Problem description » Write each line word for word, from the line that contains "What is the distance that" through the last line of the material below.

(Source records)
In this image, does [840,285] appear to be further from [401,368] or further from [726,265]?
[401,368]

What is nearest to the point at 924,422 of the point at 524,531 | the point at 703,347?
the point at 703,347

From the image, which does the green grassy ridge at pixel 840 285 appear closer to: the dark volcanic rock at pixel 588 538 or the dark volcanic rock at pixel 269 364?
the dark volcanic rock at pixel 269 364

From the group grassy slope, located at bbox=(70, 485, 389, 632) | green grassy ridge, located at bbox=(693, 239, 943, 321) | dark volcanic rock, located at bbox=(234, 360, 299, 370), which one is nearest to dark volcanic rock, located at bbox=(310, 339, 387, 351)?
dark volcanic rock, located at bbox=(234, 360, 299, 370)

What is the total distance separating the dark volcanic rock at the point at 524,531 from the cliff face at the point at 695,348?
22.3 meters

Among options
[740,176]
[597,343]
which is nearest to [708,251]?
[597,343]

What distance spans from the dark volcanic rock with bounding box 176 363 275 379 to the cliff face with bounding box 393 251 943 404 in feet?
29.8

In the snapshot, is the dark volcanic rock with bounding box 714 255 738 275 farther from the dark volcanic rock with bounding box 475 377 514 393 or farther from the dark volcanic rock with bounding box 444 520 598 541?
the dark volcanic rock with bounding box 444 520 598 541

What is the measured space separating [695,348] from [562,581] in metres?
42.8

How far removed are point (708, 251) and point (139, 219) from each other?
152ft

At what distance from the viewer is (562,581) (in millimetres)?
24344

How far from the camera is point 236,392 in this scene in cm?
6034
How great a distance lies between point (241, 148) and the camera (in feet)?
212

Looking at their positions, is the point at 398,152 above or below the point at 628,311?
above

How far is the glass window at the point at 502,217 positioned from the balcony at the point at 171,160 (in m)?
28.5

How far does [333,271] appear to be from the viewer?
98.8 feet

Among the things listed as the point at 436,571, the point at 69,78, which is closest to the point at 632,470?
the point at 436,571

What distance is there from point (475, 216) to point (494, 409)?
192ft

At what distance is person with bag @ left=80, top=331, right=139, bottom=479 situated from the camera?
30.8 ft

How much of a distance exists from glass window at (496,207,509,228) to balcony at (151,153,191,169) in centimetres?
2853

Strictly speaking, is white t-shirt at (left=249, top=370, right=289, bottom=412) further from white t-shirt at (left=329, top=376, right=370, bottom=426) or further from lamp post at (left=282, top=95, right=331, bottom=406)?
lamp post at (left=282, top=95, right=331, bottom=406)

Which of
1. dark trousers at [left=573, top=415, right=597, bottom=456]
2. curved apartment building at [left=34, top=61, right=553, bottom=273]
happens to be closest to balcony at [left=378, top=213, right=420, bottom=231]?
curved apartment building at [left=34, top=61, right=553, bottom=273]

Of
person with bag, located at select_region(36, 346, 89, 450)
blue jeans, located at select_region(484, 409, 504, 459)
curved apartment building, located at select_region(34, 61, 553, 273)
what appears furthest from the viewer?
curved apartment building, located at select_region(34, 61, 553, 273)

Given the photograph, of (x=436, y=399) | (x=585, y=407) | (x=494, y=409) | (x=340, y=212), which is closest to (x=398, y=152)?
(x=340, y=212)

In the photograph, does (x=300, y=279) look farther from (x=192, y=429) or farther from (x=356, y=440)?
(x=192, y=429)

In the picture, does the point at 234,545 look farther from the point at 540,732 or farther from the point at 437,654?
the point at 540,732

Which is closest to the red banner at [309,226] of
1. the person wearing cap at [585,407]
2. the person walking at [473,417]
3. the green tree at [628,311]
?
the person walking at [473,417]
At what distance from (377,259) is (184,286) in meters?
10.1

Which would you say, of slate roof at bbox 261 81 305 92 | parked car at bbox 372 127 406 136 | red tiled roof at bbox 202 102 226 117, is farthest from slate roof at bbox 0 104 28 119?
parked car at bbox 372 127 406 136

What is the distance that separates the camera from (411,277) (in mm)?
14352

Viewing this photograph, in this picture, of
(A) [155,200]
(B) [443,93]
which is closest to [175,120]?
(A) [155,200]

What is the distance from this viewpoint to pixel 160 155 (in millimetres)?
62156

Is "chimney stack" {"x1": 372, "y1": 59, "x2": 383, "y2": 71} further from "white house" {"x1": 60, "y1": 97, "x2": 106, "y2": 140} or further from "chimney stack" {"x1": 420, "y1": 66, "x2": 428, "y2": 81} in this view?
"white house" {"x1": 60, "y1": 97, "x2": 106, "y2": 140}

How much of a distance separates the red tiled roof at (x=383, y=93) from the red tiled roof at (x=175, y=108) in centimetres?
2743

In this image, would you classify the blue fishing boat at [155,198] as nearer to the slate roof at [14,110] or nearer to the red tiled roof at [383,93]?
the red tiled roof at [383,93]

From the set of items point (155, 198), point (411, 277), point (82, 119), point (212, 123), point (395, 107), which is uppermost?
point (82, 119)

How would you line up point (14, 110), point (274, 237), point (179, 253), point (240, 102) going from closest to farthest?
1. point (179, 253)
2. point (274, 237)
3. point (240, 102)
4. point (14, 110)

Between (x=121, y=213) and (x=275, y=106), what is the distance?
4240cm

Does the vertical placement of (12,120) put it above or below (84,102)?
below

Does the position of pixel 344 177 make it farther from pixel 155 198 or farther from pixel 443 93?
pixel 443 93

Written response »
What is the distance that separates the camera from (411,277) (in mm)?
14352

Viewing this photograph, in this picture, of
(A) [155,200]
(B) [443,93]
which is closest to [175,120]?
(A) [155,200]

What is the distance from this viewpoint to pixel 160 155 (in millimetres)?
62156

Is "chimney stack" {"x1": 372, "y1": 59, "x2": 383, "y2": 71} further from "white house" {"x1": 60, "y1": 97, "x2": 106, "y2": 140} or further from "chimney stack" {"x1": 420, "y1": 66, "x2": 428, "y2": 81} in this view?
"white house" {"x1": 60, "y1": 97, "x2": 106, "y2": 140}

How much of a distance separates the red tiled roof at (x=383, y=93) from the red tiled roof at (x=175, y=108) in centimetres?
2743

In this image, would you classify the blue fishing boat at [155,198] as nearer to the slate roof at [14,110] or nearer to the red tiled roof at [383,93]?
the red tiled roof at [383,93]

From the set of items point (155, 198), point (411, 277), point (82, 119), point (212, 123), point (395, 107), which is uppermost?
point (82, 119)

How would you line up point (14, 110), point (274, 237), point (179, 253), point (240, 102) going from closest to farthest?
1. point (179, 253)
2. point (274, 237)
3. point (240, 102)
4. point (14, 110)

Between (x=121, y=213) and (x=275, y=106), what is the distance?
4240cm

Does the vertical placement of (12,120) put it above or below (84,102)?
below

Does the position of pixel 344 177 make it farther from pixel 155 198 or farther from pixel 443 93?
pixel 443 93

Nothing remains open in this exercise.